* [Instructions for the task] Repeat all the data that appears below, keeping it exact.

* [Data shown]
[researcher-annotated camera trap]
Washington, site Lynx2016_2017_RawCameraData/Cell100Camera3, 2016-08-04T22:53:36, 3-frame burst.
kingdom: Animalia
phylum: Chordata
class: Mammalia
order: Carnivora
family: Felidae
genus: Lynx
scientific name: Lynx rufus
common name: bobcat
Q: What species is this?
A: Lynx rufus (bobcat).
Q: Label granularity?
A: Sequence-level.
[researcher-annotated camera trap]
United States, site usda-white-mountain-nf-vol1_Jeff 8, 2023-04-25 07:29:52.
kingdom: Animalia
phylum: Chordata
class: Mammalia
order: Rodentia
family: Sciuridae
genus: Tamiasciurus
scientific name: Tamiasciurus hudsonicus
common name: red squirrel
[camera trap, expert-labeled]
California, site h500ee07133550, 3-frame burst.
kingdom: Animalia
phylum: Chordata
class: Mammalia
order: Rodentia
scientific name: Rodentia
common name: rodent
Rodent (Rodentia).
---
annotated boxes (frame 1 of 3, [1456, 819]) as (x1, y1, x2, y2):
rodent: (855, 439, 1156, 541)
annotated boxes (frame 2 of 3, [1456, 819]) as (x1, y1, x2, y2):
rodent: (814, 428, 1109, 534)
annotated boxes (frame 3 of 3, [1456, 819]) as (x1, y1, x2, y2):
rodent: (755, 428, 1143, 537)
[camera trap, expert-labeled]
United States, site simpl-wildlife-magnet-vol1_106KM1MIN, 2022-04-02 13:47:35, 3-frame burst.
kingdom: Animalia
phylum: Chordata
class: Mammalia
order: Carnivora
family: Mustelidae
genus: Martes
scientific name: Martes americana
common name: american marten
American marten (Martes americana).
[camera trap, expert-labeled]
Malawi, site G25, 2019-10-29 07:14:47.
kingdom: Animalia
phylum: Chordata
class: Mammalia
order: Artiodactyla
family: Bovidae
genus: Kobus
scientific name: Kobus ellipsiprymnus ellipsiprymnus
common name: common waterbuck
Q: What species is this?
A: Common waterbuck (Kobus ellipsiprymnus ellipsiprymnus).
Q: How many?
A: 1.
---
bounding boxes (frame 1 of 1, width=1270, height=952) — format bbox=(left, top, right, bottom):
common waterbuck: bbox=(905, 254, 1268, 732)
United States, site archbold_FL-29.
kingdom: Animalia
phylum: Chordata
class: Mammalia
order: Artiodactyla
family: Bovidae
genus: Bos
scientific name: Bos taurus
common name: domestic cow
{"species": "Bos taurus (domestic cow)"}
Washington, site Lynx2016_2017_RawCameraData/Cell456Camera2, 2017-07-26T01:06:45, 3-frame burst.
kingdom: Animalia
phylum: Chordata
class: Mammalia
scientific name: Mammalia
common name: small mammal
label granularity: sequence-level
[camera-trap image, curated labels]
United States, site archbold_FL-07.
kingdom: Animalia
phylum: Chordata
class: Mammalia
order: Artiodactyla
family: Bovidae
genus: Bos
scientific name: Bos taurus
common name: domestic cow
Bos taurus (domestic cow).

* [Answer area]
[researcher-annotated camera trap]
Washington, site Lynx2016_2017_RawCameraData/Cell100Camera3, 2016-08-04T22:53:36, 3-frame burst.
kingdom: Animalia
phylum: Chordata
class: Mammalia
order: Carnivora
family: Felidae
genus: Lynx
scientific name: Lynx rufus
common name: bobcat
Q: What species is this?
A: Lynx rufus (bobcat).
Q: Label granularity?
A: Sequence-level.
[researcher-annotated camera trap]
United States, site usda-white-mountain-nf-vol1_Jeff 8, 2023-04-25 07:29:52.
kingdom: Animalia
phylum: Chordata
class: Mammalia
order: Rodentia
family: Sciuridae
genus: Tamiasciurus
scientific name: Tamiasciurus hudsonicus
common name: red squirrel
[camera trap, expert-labeled]
California, site h500ee07133550, 3-frame burst.
kingdom: Animalia
phylum: Chordata
class: Mammalia
order: Rodentia
scientific name: Rodentia
common name: rodent
Rodent (Rodentia).
---
annotated boxes (frame 1 of 3, [1456, 819]) as (x1, y1, x2, y2):
rodent: (855, 439, 1156, 541)
annotated boxes (frame 2 of 3, [1456, 819]) as (x1, y1, x2, y2):
rodent: (814, 428, 1109, 534)
annotated boxes (frame 3 of 3, [1456, 819]) as (x1, y1, x2, y2):
rodent: (755, 428, 1143, 537)
[camera trap, expert-labeled]
United States, site simpl-wildlife-magnet-vol1_106KM1MIN, 2022-04-02 13:47:35, 3-frame burst.
kingdom: Animalia
phylum: Chordata
class: Mammalia
order: Carnivora
family: Mustelidae
genus: Martes
scientific name: Martes americana
common name: american marten
American marten (Martes americana).
[camera trap, expert-labeled]
Malawi, site G25, 2019-10-29 07:14:47.
kingdom: Animalia
phylum: Chordata
class: Mammalia
order: Artiodactyla
family: Bovidae
genus: Kobus
scientific name: Kobus ellipsiprymnus ellipsiprymnus
common name: common waterbuck
Q: What species is this?
A: Common waterbuck (Kobus ellipsiprymnus ellipsiprymnus).
Q: How many?
A: 1.
---
bounding boxes (frame 1 of 1, width=1270, height=952) — format bbox=(left, top, right, bottom):
common waterbuck: bbox=(905, 254, 1268, 732)
United States, site archbold_FL-29.
kingdom: Animalia
phylum: Chordata
class: Mammalia
order: Artiodactyla
family: Bovidae
genus: Bos
scientific name: Bos taurus
common name: domestic cow
{"species": "Bos taurus (domestic cow)"}
Washington, site Lynx2016_2017_RawCameraData/Cell456Camera2, 2017-07-26T01:06:45, 3-frame burst.
kingdom: Animalia
phylum: Chordata
class: Mammalia
scientific name: Mammalia
common name: small mammal
label granularity: sequence-level
[camera-trap image, curated labels]
United States, site archbold_FL-07.
kingdom: Animalia
phylum: Chordata
class: Mammalia
order: Artiodactyla
family: Bovidae
genus: Bos
scientific name: Bos taurus
common name: domestic cow
Bos taurus (domestic cow).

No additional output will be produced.